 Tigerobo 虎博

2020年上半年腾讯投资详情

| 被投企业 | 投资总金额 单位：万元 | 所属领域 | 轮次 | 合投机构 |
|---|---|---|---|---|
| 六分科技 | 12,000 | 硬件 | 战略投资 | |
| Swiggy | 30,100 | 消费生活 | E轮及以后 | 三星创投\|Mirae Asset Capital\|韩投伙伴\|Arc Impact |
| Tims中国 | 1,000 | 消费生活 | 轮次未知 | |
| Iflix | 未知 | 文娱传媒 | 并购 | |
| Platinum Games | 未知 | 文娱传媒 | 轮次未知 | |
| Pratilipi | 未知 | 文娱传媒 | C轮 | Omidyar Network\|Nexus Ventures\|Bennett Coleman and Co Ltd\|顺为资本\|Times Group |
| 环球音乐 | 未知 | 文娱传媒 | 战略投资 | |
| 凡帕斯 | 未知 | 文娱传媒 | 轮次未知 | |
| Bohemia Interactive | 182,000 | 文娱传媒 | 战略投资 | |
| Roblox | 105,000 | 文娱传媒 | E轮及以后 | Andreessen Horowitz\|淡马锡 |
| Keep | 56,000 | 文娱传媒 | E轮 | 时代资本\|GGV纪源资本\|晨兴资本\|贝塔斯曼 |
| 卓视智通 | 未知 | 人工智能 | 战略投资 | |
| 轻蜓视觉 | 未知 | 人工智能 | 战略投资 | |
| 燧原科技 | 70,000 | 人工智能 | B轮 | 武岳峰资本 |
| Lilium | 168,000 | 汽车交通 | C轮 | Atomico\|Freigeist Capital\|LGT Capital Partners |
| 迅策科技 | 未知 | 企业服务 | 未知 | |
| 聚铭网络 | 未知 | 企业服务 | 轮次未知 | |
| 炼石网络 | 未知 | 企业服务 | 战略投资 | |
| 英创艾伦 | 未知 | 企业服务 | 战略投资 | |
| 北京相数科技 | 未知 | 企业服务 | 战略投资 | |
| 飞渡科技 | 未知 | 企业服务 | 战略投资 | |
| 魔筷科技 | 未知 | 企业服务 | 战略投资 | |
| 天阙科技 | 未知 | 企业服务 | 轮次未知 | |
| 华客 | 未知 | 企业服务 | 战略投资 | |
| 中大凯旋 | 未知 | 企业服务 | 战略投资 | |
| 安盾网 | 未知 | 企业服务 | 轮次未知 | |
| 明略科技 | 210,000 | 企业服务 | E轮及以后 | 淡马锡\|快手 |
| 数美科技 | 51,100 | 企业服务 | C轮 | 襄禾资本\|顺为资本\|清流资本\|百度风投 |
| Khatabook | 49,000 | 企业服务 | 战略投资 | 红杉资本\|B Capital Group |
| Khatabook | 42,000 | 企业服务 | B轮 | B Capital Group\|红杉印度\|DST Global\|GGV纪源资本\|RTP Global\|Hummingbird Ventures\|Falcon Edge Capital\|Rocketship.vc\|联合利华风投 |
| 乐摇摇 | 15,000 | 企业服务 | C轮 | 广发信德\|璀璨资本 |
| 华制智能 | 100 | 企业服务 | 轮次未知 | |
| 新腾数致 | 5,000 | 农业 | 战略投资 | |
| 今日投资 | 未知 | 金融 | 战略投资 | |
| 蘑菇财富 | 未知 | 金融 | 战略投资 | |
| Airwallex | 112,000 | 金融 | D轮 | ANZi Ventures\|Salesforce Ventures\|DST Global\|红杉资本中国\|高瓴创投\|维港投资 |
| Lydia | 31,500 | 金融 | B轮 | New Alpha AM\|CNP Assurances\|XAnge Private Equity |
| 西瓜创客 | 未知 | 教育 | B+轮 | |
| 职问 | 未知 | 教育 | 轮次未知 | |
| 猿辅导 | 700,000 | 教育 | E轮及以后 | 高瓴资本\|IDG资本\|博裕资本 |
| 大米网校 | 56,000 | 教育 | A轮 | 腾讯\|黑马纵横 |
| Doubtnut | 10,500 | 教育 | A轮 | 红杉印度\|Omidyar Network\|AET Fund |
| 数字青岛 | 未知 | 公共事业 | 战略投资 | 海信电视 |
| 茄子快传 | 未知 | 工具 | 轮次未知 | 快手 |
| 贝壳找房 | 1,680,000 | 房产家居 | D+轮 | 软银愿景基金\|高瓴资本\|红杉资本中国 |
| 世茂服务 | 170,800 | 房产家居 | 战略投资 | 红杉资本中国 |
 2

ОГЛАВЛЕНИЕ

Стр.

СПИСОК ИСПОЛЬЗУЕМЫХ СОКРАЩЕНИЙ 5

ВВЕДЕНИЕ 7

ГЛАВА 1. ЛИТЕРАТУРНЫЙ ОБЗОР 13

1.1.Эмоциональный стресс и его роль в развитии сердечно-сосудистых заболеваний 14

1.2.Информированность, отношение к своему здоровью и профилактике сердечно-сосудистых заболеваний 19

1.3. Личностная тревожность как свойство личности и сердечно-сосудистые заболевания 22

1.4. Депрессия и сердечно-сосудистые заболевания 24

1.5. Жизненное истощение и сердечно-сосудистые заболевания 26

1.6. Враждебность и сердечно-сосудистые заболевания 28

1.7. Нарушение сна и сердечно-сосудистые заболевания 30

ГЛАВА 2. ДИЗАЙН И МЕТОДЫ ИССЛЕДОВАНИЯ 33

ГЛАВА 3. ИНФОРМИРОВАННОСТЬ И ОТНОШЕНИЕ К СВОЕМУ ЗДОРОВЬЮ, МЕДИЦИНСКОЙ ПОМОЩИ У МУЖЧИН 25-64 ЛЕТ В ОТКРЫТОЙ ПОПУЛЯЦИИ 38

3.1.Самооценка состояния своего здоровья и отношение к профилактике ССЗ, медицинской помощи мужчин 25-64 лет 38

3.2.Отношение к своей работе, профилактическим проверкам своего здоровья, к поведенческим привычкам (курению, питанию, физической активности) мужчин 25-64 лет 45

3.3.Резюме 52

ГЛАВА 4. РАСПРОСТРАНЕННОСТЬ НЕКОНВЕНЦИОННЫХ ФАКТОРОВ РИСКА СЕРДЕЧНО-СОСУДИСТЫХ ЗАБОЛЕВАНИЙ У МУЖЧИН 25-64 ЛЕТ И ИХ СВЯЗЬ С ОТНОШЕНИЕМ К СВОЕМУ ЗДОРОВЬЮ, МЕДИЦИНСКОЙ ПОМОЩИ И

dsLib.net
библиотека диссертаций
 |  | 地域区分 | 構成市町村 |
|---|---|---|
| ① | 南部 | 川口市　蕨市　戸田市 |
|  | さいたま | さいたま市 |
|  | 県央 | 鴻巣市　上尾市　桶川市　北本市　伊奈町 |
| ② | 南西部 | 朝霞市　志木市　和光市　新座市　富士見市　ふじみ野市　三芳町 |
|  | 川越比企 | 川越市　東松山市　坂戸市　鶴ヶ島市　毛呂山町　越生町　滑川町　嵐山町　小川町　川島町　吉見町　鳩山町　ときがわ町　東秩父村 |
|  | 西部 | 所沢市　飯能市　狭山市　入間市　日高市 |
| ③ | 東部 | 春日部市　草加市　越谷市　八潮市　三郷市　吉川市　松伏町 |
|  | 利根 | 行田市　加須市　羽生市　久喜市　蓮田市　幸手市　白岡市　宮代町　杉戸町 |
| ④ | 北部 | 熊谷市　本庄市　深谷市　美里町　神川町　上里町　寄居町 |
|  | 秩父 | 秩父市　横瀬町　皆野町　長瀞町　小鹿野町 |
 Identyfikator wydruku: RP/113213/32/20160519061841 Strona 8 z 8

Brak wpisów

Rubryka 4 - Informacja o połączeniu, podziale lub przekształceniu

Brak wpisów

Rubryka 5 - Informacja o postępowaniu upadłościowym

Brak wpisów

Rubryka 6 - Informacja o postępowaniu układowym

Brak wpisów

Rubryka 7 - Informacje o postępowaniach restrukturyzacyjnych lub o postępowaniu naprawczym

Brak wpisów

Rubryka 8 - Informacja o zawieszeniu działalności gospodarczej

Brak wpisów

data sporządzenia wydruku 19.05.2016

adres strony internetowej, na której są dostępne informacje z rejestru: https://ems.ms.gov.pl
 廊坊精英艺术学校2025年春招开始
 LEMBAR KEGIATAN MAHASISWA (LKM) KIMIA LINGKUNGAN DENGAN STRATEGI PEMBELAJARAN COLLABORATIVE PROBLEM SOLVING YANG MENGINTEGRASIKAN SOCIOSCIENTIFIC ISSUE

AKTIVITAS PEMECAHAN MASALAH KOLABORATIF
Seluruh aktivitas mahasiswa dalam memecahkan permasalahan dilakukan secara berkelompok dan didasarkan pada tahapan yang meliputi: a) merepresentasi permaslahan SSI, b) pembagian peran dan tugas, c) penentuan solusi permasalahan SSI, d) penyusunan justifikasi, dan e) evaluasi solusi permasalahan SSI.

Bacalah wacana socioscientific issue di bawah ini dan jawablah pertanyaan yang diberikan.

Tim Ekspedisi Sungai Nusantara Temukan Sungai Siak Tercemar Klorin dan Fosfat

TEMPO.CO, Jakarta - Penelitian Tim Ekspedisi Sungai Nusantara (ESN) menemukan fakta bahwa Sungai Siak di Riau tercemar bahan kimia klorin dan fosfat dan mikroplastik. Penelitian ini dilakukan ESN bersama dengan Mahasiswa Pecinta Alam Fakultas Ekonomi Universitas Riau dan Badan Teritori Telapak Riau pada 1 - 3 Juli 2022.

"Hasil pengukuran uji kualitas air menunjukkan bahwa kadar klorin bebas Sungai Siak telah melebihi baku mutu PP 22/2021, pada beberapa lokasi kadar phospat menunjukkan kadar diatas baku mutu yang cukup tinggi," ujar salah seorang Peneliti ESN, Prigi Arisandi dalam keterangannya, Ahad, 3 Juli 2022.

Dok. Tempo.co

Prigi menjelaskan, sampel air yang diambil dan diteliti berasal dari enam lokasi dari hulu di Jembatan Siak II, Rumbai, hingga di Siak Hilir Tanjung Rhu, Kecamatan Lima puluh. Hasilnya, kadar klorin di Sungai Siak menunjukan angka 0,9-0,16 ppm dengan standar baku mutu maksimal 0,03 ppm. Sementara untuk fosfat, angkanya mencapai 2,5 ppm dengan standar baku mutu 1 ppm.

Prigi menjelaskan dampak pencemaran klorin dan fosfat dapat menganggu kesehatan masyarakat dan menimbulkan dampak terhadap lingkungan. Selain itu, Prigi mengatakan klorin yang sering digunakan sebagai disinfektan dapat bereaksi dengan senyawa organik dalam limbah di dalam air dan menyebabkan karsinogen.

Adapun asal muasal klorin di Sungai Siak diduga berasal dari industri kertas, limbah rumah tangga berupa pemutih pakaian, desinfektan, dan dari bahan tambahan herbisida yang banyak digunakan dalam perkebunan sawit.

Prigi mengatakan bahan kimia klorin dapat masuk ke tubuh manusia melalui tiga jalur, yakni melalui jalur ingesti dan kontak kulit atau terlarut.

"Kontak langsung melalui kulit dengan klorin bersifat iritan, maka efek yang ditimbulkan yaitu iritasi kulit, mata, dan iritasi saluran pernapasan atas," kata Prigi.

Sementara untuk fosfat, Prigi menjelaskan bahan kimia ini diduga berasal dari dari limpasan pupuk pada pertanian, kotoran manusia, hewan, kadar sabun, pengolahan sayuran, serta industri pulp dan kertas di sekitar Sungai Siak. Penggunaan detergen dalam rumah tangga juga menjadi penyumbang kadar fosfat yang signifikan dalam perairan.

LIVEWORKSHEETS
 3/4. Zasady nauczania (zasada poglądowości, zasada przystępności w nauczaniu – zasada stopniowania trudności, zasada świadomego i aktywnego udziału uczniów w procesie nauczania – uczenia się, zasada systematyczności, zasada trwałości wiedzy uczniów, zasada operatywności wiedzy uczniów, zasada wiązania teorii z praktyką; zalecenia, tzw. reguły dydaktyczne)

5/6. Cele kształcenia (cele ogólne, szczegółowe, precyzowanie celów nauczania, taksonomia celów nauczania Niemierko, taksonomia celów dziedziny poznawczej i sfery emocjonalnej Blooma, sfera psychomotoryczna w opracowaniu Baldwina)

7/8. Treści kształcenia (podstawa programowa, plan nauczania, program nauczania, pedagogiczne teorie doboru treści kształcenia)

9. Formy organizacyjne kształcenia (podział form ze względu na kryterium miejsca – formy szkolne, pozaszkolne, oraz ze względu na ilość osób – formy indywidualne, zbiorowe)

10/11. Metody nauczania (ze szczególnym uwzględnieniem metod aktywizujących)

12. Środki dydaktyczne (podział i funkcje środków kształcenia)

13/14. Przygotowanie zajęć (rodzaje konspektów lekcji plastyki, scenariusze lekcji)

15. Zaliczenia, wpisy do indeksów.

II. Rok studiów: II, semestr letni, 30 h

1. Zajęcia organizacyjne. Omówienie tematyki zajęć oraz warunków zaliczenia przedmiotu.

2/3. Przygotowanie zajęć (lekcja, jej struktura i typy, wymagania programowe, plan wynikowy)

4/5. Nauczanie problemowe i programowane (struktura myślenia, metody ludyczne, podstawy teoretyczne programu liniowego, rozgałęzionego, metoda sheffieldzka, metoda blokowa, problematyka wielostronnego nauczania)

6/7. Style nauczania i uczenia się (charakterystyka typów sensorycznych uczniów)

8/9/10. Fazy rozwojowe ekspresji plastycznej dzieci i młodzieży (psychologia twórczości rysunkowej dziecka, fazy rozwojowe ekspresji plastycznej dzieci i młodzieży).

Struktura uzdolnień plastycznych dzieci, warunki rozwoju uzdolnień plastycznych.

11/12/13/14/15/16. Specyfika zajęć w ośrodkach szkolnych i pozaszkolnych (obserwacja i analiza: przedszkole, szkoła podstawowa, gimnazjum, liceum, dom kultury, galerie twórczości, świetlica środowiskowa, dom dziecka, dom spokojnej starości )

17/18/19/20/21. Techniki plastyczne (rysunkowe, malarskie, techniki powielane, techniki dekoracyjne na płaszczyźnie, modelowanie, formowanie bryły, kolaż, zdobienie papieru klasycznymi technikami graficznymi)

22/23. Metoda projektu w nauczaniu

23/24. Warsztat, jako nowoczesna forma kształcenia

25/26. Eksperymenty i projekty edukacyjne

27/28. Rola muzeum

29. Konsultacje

Exercise requirements: Look above for the line holding "飞渡科技 | 未知 |", then set down exactly that line and every line after it up to and including the line holding "蘑菇财富 | 未知 |", with nothing else.

Response to this task:
| 飞渡科技 | 未知 | 企业服务 | 战略投资 | |
| 魔筷科技 | 未知 | 企业服务 | 战略投资 | |
| 天阙科技 | 未知 | 企业服务 | 轮次未知 | |
| 华客 | 未知 | 企业服务 | 战略投资 | |
| 中大凯旋 | 未知 | 企业服务 | 战略投资 | |
| 安盾网 | 未知 | 企业服务 | 轮次未知 | |
| 明略科技 | 210,000 | 企业服务 | E轮及以后 | 淡马锡\|快手 |
| 数美科技 | 51,100 | 企业服务 | C轮 | 襄禾资本\|顺为资本\|清流资本\|百度风投 |
| Khatabook | 49,000 | 企业服务 | 战略投资 | 红杉资本\|B Capital Group |
| Khatabook | 42,000 | 企业服务 | B轮 | B Capital Group\|红杉印度\|DST Global\|GGV纪源资本\|RTP Global\|Hummingbird Ventures\|Falcon Edge Capital\|Rocketship.vc\|联合利华风投 |
| 乐摇摇 | 15,000 | 企业服务 | C轮 | 广发信德\|璀璨资本 |
| 华制智能 | 100 | 企业服务 | 轮次未知 | |
| 新腾数致 | 5,000 | 农业 | 战略投资 | |
| 今日投资 | 未知 | 金融 | 战略投资 | |
| 蘑菇财富 | 未知 | 金融 | 战略投资 | |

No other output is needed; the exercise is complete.